EXERCISE DATA:
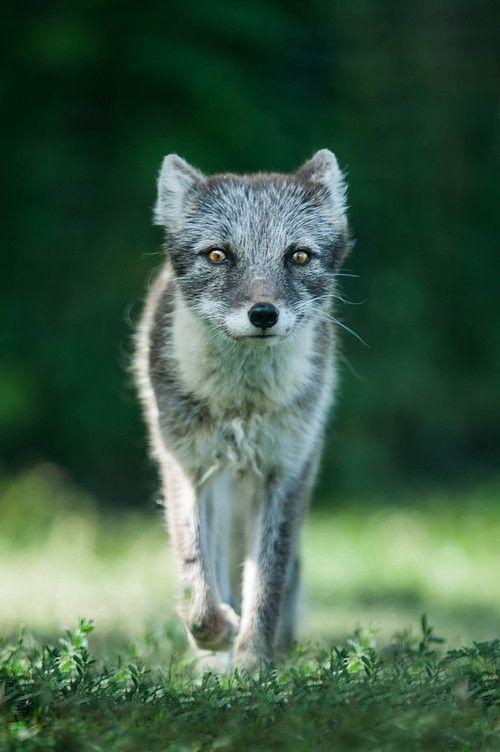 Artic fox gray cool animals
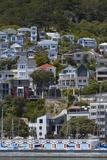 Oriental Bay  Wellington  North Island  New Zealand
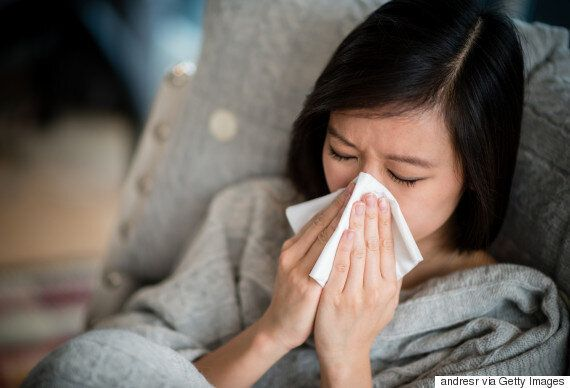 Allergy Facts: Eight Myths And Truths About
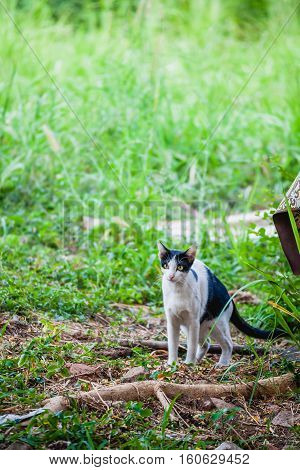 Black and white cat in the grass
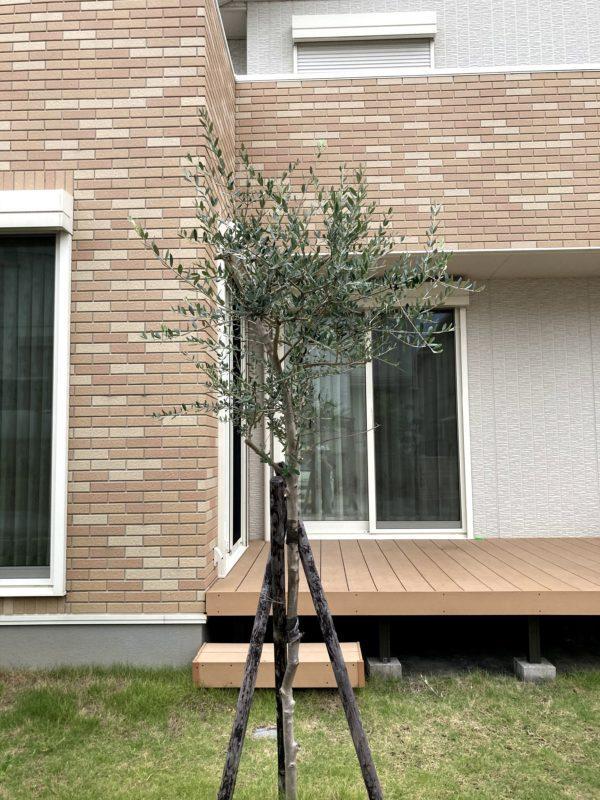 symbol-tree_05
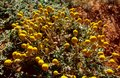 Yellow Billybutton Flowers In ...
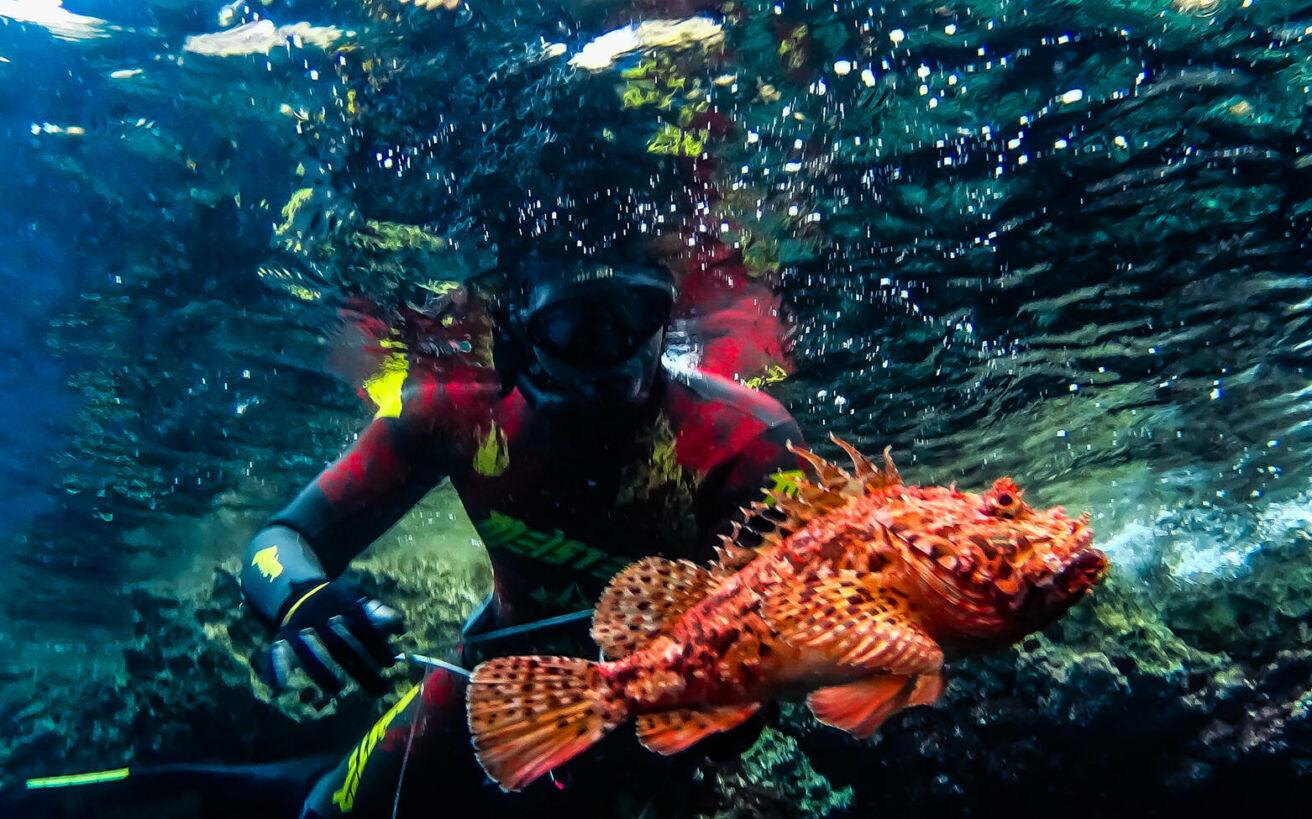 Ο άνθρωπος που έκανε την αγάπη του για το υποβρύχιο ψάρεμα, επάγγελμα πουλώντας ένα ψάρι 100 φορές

DIRECTIONS:
Retype every record above exactly as written, but leave out the pictures.

EXERCISE RESULT:
 Artic fox gray cool animals
 Oriental Bay  Wellington  North Island  New Zealand
 Allergy Facts: Eight Myths And Truths About
 Black and white cat in the grass
 symbol-tree_05
 Yellow Billybutton Flowers In ...
 Ο άνθρωπος που έκανε την αγάπη του για το υποβρύχιο ψάρεμα, επάγγελμα πουλώντας ένα ψάρι 100 φορές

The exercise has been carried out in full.